• Extracted material

..............................

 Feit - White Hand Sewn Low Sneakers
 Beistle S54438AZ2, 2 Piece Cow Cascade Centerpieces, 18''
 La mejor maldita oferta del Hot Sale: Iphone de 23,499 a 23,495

..............................

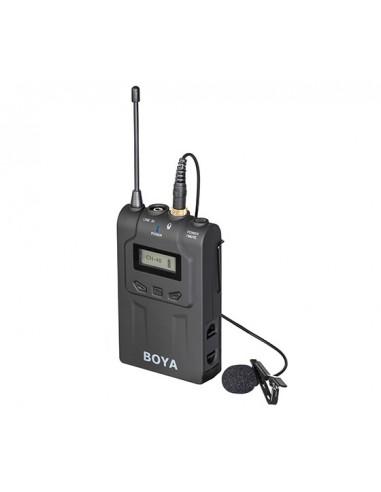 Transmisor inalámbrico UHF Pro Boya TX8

..............................

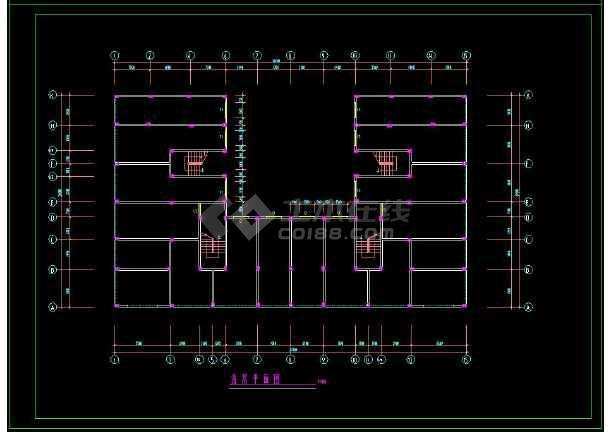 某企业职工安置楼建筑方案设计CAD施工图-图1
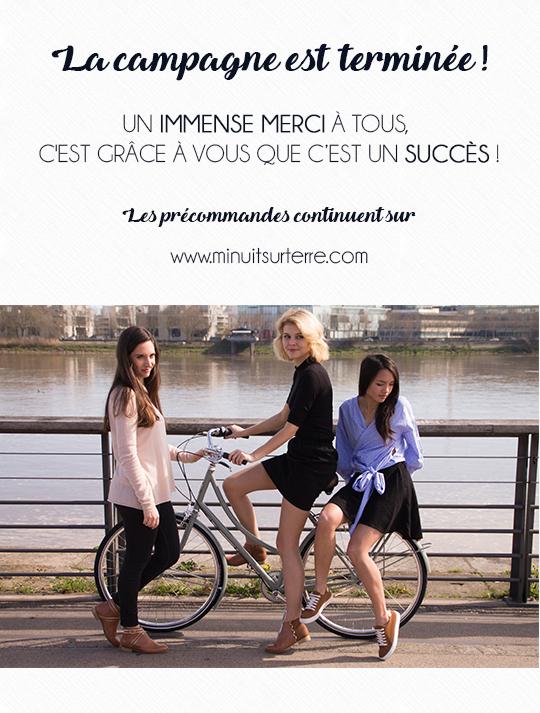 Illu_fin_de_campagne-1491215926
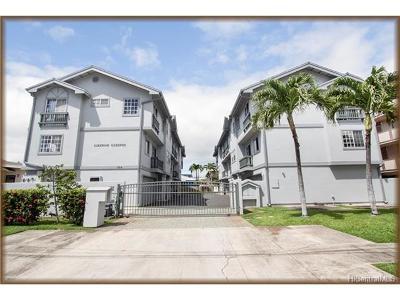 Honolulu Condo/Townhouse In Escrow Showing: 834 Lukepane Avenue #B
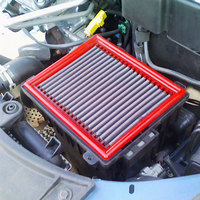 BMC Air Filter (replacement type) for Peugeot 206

..............................

• Work request
When you reach the line in the material above that holds "Beistle S54438AZ2, 2", begin reproducing lines exactly, and stop after the line that holds "La mejor maldita".

• Completed task
 Beistle S54438AZ2, 2 Piece Cow Cascade Centerpieces, 18''
 La mejor maldita oferta del Hot Sale: Iphone de 23,499 a 23,495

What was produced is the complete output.